Cabe imaginar la inmensa gratitud de los criminales chilenos y argentinos hacia el autor del grito en cuestión, y especialmente la de Hernán Julio Brady, al verse libre -gracias a la citada resolución judicial- de la orden de captura que pesaba sobre él, como imputado por las torturas y asesinato del español Carmelo Soria, funcionario de la ONU, torturado hasta la muerte en Chile en 1976. ¿Acaso puede alguien ignorar la abismal diferencia entre un grito -incluso el grito más subversivo imaginable- y miles de actos de secuestro, tortura y asesinato, que la propia Audiencia Nacional señaló como internacionalmente perseguibles por la justicia española, con arreglo a lo dispuesto por la Convención Internacional contra la Tortura y por nuestra propia Ley Orgánica del Poder Judicial?

Resulta disparatado invocar la impunidad de aquel grito para concluir que ese valioso principio de extraterritorialidad debe ser rechazado en todos los casos. Ello significaría recuperar el viejo concepto de la 'territorialidad judicial' y su inseparable principio de no injerencia en los asuntos internos de cada país. Concepto generador de impunidades múltiples, y cuya traducción en numerosos países no es otra que la 'no injerencia ajena en los crímenes y genocidios propios'. Todo ello al amparo del llamado principio de jurisdicción territorial, convertido demasiadas veces en un verdadero principio de impunidad territorial, del que tantos dictadores han usado y abusado hasta la saciedad.

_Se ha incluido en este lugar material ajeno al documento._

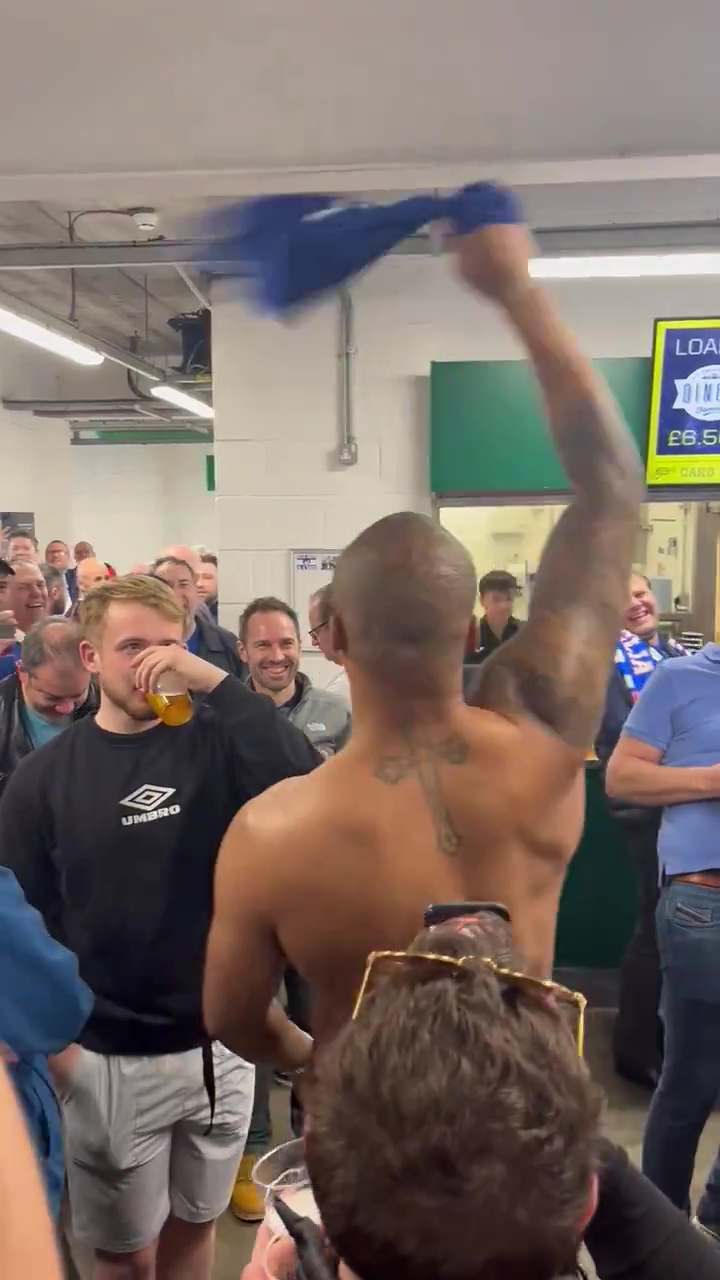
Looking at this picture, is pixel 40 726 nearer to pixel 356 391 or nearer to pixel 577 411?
pixel 577 411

No podemos pagar tan alto precio por un grito. Ni el grito más venenoso del mundo debería poder utilizarse para anular todos esos esfuerzos, todos esos logros, y toda esa doctrina abierta a la jurisdicción extraterritorial, como forma legítima -aunque siempre imperfecta- de aproximación al principio de Justicia Universal. Más aún: el hecho de que el nuevo Tribunal Penal Internacional -oficialmente vigente desde el próximo día 1 de julio- carezca de capacidad retroactiva convierte a dicho principio de extraterritorialidad en, prácticamente, la única vía disponible para ejercer algún grado de justicia contra los crímenes de aquellas dictaduras cuyos autores consiguen no ser juzgados en sus propios países, y que, además, nunca podrán ser llevados tampoco ante el TPI. Este dato nos obliga a valorar esa jurisdicción extraterritorial como sumamente valiosa, necesaria e irrenunciable.

Dado que las citadas resoluciones del Supremo y de la Audiencia Nacional todavía no son firmes, esperemos que acabe prevaleciendo el recto sentido del realismo y de la debida proporción, y que no llegue a consumarse lo que significaría un notable retroceso para la causa de la justicia internacional, y un regalo, tan grande como inexplicable, otorgado a los defensores de la impunidad.

Prudencio García es investigador del INACS y consultor internacional de la ONU.